== Reading text ==

★ ★ ★

Second, the research states that "Inertia and risk aversion are growing".  God help us if this is true.  Inertia and risk have traditionally formed some of the biggest barriers to innovation.  If inertia and risk aversion are growing, as the report states, then together we face an immense struggle to innovate.  Large corporations face enough challenge to innovate without an increase in inertia and risk aversion.  The report says nothing about how to overcome these issues.

Page 22 - Increased Financial Return

According to this slide, firms in leading innovation countries are recognizing growing innovation return from collaboration.  Almost 90% of the firms surveyed are growing innovation collaboration, with the global average at 77%.  While innovation is growing and collaboration is increasing, this data is overstated or does not represent the average company in the countries where the research was conducted.  In our experience "open innovation" is still a buzz word for many companies, and while collaboration and open innovation can be game changers, the vast majority of companies are not actively collaborating for innovation success.

Page 25 - Being disruptive is the gold standard

Again, other than defining disruption in the previous slide as "creating a market that didn't previously exist" we don't have a good definition of disruption.  Moreover, 60% of the companies surveyed have difficulty coming up with radical and disruptive ideas.  47% say the development of new products and services "contributed" to business performance, but doesn't mention what the contribution was.  Companies can label any new product and its associated revenue as "innovation", and this statistic doesn't equate to "disruption", merely to new products or services.

The entire analysis argues for more disruption, but doesn't address how difficult it is or what firms are doing to grow the skills necessary to innovate effectively.  Later we'll see another conundrum, the concern about working on disruptive projects versus the need to get to market quickly.  Conversely, the report doesn't talk much about what's causing industry and segment disruption.  Disruption is increasing - look no further than Airbnb or Uber for examples - but many industries don't understand the disruptive forces or how to defend against them.  Most larger corporations would be better served to learn to understand the potential disrupters and purchase, block or co-opt them.  If inertia and risk are big barriers to every day innovation, what kind of barriers will larger corporations encounter when they try to "disrupt" something?

Page 31 - The majority of business executives continue to favor a "safer" approach

Here's research that simply confirms what we already knew.  Executives prefer innovation that doesn't interfere with day to day operations.  But what we actually need is a "both/and" approach:  the ability to conduct excellent day to day operations to drive revenue and profits while simultaneously conducting innovation to create new products.  Currently, almost two-thirds of the respondents note that they intend to protect the core business as much as possible, which will starve innovation activities.

Page 32 - Many businesses innovate incrementally...

★ ★ ★

== Written task 1 ==
Name every percentage written with a % sign in the innovation report commentary.
== Written task 2 ==
Write the next part of the innovation report commentary, picking up after its final line.

== Data section ==
★ ★ ★

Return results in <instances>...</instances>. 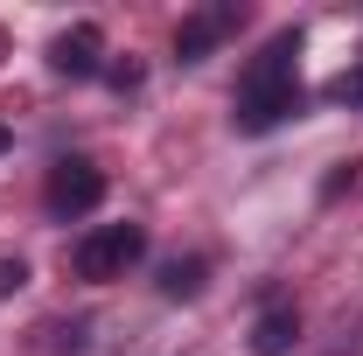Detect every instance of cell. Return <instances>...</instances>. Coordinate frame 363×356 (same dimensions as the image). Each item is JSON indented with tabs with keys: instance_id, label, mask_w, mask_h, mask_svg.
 <instances>
[{
	"instance_id": "1",
	"label": "cell",
	"mask_w": 363,
	"mask_h": 356,
	"mask_svg": "<svg viewBox=\"0 0 363 356\" xmlns=\"http://www.w3.org/2000/svg\"><path fill=\"white\" fill-rule=\"evenodd\" d=\"M140 259H147V230H140V223H98L84 245H77V279L112 287V279H126Z\"/></svg>"
},
{
	"instance_id": "2",
	"label": "cell",
	"mask_w": 363,
	"mask_h": 356,
	"mask_svg": "<svg viewBox=\"0 0 363 356\" xmlns=\"http://www.w3.org/2000/svg\"><path fill=\"white\" fill-rule=\"evenodd\" d=\"M43 203H49V217H56V223H70V217H91V210L105 203V175H98L91 161H56V168H49V189H43Z\"/></svg>"
},
{
	"instance_id": "3",
	"label": "cell",
	"mask_w": 363,
	"mask_h": 356,
	"mask_svg": "<svg viewBox=\"0 0 363 356\" xmlns=\"http://www.w3.org/2000/svg\"><path fill=\"white\" fill-rule=\"evenodd\" d=\"M294 70H301V35L286 28V35H272V43L252 56V70H245L238 98H272V91H294Z\"/></svg>"
},
{
	"instance_id": "4",
	"label": "cell",
	"mask_w": 363,
	"mask_h": 356,
	"mask_svg": "<svg viewBox=\"0 0 363 356\" xmlns=\"http://www.w3.org/2000/svg\"><path fill=\"white\" fill-rule=\"evenodd\" d=\"M98 63H105V28L98 21H77L49 43V70H63V77H98Z\"/></svg>"
},
{
	"instance_id": "5",
	"label": "cell",
	"mask_w": 363,
	"mask_h": 356,
	"mask_svg": "<svg viewBox=\"0 0 363 356\" xmlns=\"http://www.w3.org/2000/svg\"><path fill=\"white\" fill-rule=\"evenodd\" d=\"M230 28H238V7H203V14H189V21L175 28V56H182V63H203Z\"/></svg>"
},
{
	"instance_id": "6",
	"label": "cell",
	"mask_w": 363,
	"mask_h": 356,
	"mask_svg": "<svg viewBox=\"0 0 363 356\" xmlns=\"http://www.w3.org/2000/svg\"><path fill=\"white\" fill-rule=\"evenodd\" d=\"M294 112H301V84H294V91H272V98H238L230 119H238V133H272V126H286Z\"/></svg>"
},
{
	"instance_id": "7",
	"label": "cell",
	"mask_w": 363,
	"mask_h": 356,
	"mask_svg": "<svg viewBox=\"0 0 363 356\" xmlns=\"http://www.w3.org/2000/svg\"><path fill=\"white\" fill-rule=\"evenodd\" d=\"M294 335H301V314H294V308H266L259 328H252V356H286Z\"/></svg>"
},
{
	"instance_id": "8",
	"label": "cell",
	"mask_w": 363,
	"mask_h": 356,
	"mask_svg": "<svg viewBox=\"0 0 363 356\" xmlns=\"http://www.w3.org/2000/svg\"><path fill=\"white\" fill-rule=\"evenodd\" d=\"M203 259H168V266H161V294H168V301H196V294H203Z\"/></svg>"
},
{
	"instance_id": "9",
	"label": "cell",
	"mask_w": 363,
	"mask_h": 356,
	"mask_svg": "<svg viewBox=\"0 0 363 356\" xmlns=\"http://www.w3.org/2000/svg\"><path fill=\"white\" fill-rule=\"evenodd\" d=\"M14 287H28V266H21V259H0V301H7Z\"/></svg>"
},
{
	"instance_id": "10",
	"label": "cell",
	"mask_w": 363,
	"mask_h": 356,
	"mask_svg": "<svg viewBox=\"0 0 363 356\" xmlns=\"http://www.w3.org/2000/svg\"><path fill=\"white\" fill-rule=\"evenodd\" d=\"M335 98H363V70H350V77H335Z\"/></svg>"
},
{
	"instance_id": "11",
	"label": "cell",
	"mask_w": 363,
	"mask_h": 356,
	"mask_svg": "<svg viewBox=\"0 0 363 356\" xmlns=\"http://www.w3.org/2000/svg\"><path fill=\"white\" fill-rule=\"evenodd\" d=\"M7 140H14V133H7V126H0V154H7Z\"/></svg>"
}]
</instances>
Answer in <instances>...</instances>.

★ ★ ★

== Written reply 1 ==
90% (given as "almost 90%"), 77%, 60%, 47%

== Written reply 2 ==
On this slide we see what appears to be a logical tradeoff:  63% of respondents favor incremental innovation because they want safety and low risk, while recognizing they need to get to market quickly.  What they miss is that innovation can be disruptive AND rapid, they just don't have the processes or skills to conduct innovation in that way. And, when new entrants with the ability to be both disruptive and rapid emerge (look at Zara, or Uber, for example), there will be disruption in their markets and industries.  It's not enough to recognize what the disrupters are doing, corporations have to adopt these skills and capabilities or they will be disrupted.  Corporations must become more capable innovators, must become more agile, more able to make quick decisions and become proactive rather than react to market conditions or competitive actions.

Page 36 - Having an innovation strategy...

This slide suggests that two thirds of the firms surveyed have a "clear innovation strategy", which is probably true but almost certainly irrelevant.  What is relevant is having a clear strategy, that is regularly and capably communicated to the entire organization, and is backed by executive commitment, new funding, project prioritization and other factors which ensure innovation is actually done.  You can see how little having a clear innovation strategy matters when you read that 62% of those firms with a clear strategy "struggle to come up with radical and disruptive ideas".  Ultimately this chart tells us that over 60% of the firms that responded (62% of 68% and 57% of 32% = 60%) struggle to come up with radical and disruptive ideas.  This is further reinforced by the next slide...

Page 37 - We see polarized views in approach to innovation strategies

France, Indonesia and India lead the way in responding to the question:  Does your company have a clear innovation strategy, yet I think few experts would claim that these countries or the preponderance of firms in these countries are excellent innovators.  On the flip side, Japan is noted earlier in the research as an innovation champion, and we can easily toss in Israel and Sweden, all three at the opposite end of the scale, lacking clear innovation strategy.  Either having a clear innovation strategy doesn't matter (which it does) or it is not enough (having a clear strategy is useful only if other conditions, like executive commitment, funding, resources and other factors are also put in place).  Further, we need to move away from the reliance on countries and governments.  Too often governments create incentives and hope to pick winners and losers, rather than simply creating conditions where the best ideas and industries succeed.

Page 41 - Identifying best practices and integrating them...

I especially like this chart, but I think the developers of the material missed a key opportunity here.  If we look from left to right we can identify key factors that become barriers to innovation. They are:
  • a lack of PROCESS (to have a clear process and structure in place)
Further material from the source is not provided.